Like petrol prices, jumping to the highest levels in history at midnight, long before the counting in Monday's municipal vote was done.
Miriam, Eunice and millions more like them worry about petrol prices because that means the minibus taxis (matatus) used by some 80 percent of commuters will hike their rates, yet again.
Already, there is not enough money to make it to the end of the month, so how will she cope, Miriam asks, looking with direct and pleading eyes.
The customer at the till - having asked almost in passing of the two ladies, one a teller the other a packer, if they had voted, and met with the raising of arms, rolling of eyeballs and Miriam's remarks about voting being pointless - is silenced by what has been said.
In a nutshell, this brief mundane encounter summarises the 27-year-journey South Africa has taken from its hope and joy-filled birth to its current impasse.
Not all hope is gone, though.
President Cyril Ramaphosa is still the country's most popular political figure by far and in him the ANC's hopes of revival have come to rest.
For the first time in its history as an unbanned political party, the 109-year-old ANC is a minority party, though still in power nationally and in eight of nine provinces.

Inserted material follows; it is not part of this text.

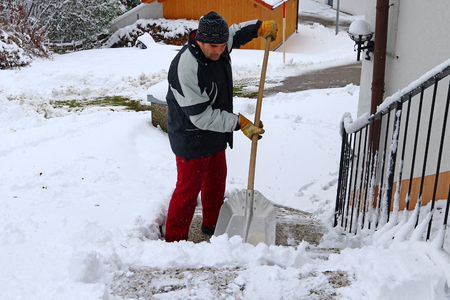 A man shovels snow in a staircase in front of a house in winter time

But in metros like the political capital Tshwane, and many towns across the country, the once dominant ANC is happy simply to have retained some grip on power, even if only in a coalition in many cases.
Miriam doesn't care one way or the other.
"It's a waste of time voting. Why must I spend my time and money doing that when I am just getting someone else into a job where they can steal," she says, shaking her head.
Eunice nods in enthusiastic agreement, with another "yebo" as final emphasis.
The customer moves off, seemingly sobered by what has just transpired.
Could it be that the rainbow nation has found too many empty unfulfilled promises, rather than pots of gold, at the end of that promise in the sky?